The TME is emerging as a focal component in cancer biology and resistance to treatments. In TME, defined as the tumor surrounding cellular environment, each components communicates with and affects the behavior of cancer cells, leading to a constant balancing between pro- and anti-tumor phenotype. One of the main ways of communication between these cells is mediated by EVs.
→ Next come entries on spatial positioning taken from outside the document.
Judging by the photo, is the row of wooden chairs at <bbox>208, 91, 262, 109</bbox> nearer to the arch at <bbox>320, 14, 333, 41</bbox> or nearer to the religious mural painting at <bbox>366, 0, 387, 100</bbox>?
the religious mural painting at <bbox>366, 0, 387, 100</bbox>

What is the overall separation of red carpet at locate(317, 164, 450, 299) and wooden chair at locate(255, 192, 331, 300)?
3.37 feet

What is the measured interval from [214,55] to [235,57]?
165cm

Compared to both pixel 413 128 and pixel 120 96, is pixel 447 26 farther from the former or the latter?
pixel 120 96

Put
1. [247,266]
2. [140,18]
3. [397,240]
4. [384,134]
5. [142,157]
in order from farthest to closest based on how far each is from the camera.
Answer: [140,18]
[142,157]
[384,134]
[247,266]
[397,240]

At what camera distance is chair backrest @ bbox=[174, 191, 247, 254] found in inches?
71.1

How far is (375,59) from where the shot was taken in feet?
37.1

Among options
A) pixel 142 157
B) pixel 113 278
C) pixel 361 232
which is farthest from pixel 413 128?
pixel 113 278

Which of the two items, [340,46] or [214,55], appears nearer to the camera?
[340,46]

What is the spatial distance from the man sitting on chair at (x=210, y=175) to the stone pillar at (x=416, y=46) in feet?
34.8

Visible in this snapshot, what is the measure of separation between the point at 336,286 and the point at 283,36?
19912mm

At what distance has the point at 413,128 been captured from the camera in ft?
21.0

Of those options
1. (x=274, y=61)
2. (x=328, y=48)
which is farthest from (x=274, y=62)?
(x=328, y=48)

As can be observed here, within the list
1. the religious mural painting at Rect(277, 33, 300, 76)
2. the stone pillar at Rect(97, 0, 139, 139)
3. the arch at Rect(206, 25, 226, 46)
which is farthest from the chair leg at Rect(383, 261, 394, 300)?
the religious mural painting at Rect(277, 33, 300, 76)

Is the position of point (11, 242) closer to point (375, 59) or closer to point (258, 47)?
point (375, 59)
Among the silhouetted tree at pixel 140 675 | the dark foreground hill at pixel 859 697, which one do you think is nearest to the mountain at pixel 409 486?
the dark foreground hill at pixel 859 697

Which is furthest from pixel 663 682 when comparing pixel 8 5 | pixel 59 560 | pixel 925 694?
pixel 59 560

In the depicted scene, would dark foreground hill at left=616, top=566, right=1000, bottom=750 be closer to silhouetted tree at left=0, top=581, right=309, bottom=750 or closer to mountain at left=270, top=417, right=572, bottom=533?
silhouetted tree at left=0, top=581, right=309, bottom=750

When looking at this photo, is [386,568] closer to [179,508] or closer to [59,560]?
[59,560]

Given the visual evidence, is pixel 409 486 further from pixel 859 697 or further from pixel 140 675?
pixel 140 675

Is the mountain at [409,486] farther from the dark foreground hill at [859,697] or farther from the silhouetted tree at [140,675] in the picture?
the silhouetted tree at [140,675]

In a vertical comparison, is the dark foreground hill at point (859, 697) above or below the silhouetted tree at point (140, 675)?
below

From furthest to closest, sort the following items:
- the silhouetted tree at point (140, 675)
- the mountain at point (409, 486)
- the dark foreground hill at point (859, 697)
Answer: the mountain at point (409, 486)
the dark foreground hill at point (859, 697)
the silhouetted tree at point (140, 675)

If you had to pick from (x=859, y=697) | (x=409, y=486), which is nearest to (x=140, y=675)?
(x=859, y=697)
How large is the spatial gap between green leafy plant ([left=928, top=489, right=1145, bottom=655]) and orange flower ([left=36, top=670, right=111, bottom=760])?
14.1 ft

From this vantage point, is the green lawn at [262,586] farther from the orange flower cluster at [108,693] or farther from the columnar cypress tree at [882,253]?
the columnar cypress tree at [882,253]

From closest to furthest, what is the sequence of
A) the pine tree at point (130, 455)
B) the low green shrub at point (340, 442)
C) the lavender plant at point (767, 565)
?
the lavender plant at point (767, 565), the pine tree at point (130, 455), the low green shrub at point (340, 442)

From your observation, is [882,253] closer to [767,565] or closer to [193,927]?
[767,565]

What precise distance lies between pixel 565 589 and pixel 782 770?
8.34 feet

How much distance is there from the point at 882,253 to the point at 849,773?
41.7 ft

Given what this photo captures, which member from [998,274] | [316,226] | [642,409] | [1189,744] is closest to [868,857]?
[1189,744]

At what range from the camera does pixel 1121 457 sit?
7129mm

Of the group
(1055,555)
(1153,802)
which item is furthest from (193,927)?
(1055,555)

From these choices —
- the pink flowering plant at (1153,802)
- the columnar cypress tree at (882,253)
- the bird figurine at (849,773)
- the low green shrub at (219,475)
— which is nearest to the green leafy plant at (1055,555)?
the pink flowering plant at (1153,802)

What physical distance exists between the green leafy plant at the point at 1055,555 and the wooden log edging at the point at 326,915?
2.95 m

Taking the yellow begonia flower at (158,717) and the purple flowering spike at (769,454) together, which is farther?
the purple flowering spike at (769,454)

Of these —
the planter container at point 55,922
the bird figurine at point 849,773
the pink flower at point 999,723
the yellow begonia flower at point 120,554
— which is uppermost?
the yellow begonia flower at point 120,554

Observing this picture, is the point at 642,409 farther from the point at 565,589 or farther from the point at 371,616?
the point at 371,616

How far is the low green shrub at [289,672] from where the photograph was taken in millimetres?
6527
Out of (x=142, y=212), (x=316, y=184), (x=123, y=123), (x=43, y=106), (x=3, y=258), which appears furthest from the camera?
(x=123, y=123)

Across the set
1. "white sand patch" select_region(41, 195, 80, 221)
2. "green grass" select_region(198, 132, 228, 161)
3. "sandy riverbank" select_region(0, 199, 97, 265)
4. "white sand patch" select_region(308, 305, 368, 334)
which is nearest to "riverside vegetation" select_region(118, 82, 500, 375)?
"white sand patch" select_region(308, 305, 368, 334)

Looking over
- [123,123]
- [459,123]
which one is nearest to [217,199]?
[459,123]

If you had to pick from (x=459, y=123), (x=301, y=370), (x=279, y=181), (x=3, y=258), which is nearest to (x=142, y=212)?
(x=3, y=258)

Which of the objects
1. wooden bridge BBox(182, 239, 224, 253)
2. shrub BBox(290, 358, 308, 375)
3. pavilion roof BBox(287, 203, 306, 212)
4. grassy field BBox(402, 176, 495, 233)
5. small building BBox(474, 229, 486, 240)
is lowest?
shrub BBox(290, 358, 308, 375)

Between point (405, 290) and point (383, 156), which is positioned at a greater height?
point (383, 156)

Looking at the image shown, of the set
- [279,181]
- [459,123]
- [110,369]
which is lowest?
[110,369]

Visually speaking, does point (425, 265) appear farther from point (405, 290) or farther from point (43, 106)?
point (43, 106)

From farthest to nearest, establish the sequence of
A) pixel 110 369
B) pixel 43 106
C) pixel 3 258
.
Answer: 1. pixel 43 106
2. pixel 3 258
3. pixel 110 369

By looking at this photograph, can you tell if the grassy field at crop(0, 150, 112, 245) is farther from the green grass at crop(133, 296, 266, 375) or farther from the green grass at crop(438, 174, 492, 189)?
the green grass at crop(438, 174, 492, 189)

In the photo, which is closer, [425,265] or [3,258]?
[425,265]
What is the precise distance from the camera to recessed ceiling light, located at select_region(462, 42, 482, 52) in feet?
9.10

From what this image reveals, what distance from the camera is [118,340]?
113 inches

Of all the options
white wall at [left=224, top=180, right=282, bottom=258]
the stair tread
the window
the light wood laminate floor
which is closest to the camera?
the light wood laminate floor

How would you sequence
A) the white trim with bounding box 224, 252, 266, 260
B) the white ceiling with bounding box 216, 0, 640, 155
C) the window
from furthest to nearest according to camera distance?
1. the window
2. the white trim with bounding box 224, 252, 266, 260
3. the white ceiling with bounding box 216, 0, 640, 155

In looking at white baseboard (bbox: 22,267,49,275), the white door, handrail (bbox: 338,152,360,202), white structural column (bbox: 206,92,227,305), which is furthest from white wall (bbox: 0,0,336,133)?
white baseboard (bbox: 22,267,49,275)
The most extensively studied EVs are exosomes (30–100 nm), in particular TEX that are currently accepted as mediators of carcinogenesis [64], and can functionally transfer their content to the recipient cells [16]. Immune-evasion represents one of the hallmarks of cancer success growth in an organism, and several studies have highlighted the role of TEX as a winning strategy exploited by cancer cells to evade immune-surveillance [65]. TEX contain not only proteins and lipids, but also genetic messages like genomic DNA, mRNA, and miRNAs. Increasing evidence points towards a central role of exosomal miRNAs in the dialogue between cancer cells and immune cells, and the outcome of cancer-immune system interactions is orchestrated by this inter-cellular shuttling of these small non-coding RNAs. Certainly this observation does not exclude a role for other tumor-derived exosome cargo molecules. Actually, a systematic analysis of the effects of proteins versus mRNAs versus miRNAs versus long non-coding RNAs versus DNA is missing and only such a systematic approach will address the issue of the relative contribution of any of these macromolecules in immune-escape scenarios. A further layer of complexity is represented by the complexity of the TME and the fact that shuttling of exosomal cargo constantly occurs among cancer cells and the several different cell populations of the TME. Moreover, the stoichiometry of these interactions is completely unknown. For instance, it is unknown how different concentrations of TEX miRNAs will affect targeting of mRNAs in surrounding immune-cells, therefore affecting the overall balance between immune-stimulation and immune-escape.

Future efforts will have to address these questions, especially to promote our translational endeavors towards the development of new therapies that impair TEX-mediated immune-escape and re-establish a healthier and reactive anti-tumoral immune response.